# 5th Wheel Pin Weight



## hippity_hop (Feb 12, 2004)

Is there anyway to determine the pin weight of a 5th wheel??

My present trailer sticker shows GVW 8,000 lbs. How much of this is pin weight?

Secondly if my truck can haul a payload of 1,000 lbs and can tow 8,600 lbs...does this mean I could haul a 9,600 lb trailer if the pin weight is 1,000 lbs.

I'm looking to get into a better truck but if my present truck is ok for the weight, and I'm not going to get much better fuel economy, what's the point!

Peter


----------



## Gary B (Feb 12, 2004)

5th Wheel Pin Weight

Hi Peter, the pin weight can be found in the mfg. specs. generally its 10 to 15% of the trailer wt. but this is just a generalization. NO to your second question, your tow rating of 8600 is just that pin wt. included. What you have to look out for is if the truck has a payload of 1000 lbs, then a 5er with a 1200lb empty wt. pin wt, then your overloaded on your tuck even if the toal wt of the trailer is 8600 lbs. A thing to remeber is the mgf. pin wt will be for unloaded / empty trailer wt and will go up as the trailer is loaded with your stuff.     :laugh:    :bleh:  :approve:


----------



## Just148 (Jun 8, 2004)

5th Wheel Pin Weight

Try going to this site;


http://www.rvaa.com/articles/load_and_weight.php3




quote:_Originally posted by esty26_

Is there anyway to determine the pin weight of a 5th wheel??

My present trailer sticker shows GVW 8,000 lbs. How much of this is pin weight?

Secondly if my truck can haul a payload of 1,000 lbs and can tow 8,600 lbs...does this mean I could haul a 9,600 lb trailer if the pin weight is 1,000 lbs.

I'm looking to get into a better truck but if my present truck is ok for the weight, and I'm not going to get much better fuel economy, what's the point!

Peter


----------

· · · ·

### EXERCISE TASK 1
Return the passage from the pin weight thread above, starting at "Hi Peter, the" and ending at "(Jun 8, 2004)".
### EXERCISE TASK 2
Answer these about the pin weight thread:
(a) What GVW does Peter's trailer sticker show?
(b) What share of trailer weight does Gary B say pin weight generally is?
(c) According to Gary B, is the manufacturer's pin weight given for a loaded or an empty trailer?

### GIVEN MATERIAL
· · · ·

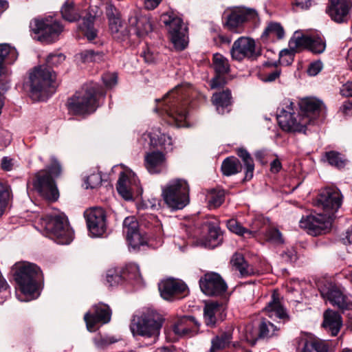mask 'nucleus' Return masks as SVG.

· · · ·

### FINISHED ANSWER 1
Hi Peter, the pin weight can be found in the mfg. specs. generally its 10 to 15% of the trailer wt. but this is just a generalization. NO to your second question, your tow rating of 8600 is just that pin wt. included. What you have to look out for is if the truck has a payload of 1000 lbs, then a 5er with a 1200lb empty wt. pin wt, then your overloaded on your tuck even if the toal wt of the trailer is 8600 lbs. A thing to remeber is the mgf. pin wt will be for unloaded / empty trailer wt and will go up as the trailer is loaded with your stuff.     :laugh:    :bleh:  :approve:


----------



## Just148 (Jun 8, 2004)

### FINISHED ANSWER 2
(a) 8,000 lbs
(b) 10 to 15%
(c) An unloaded, empty trailer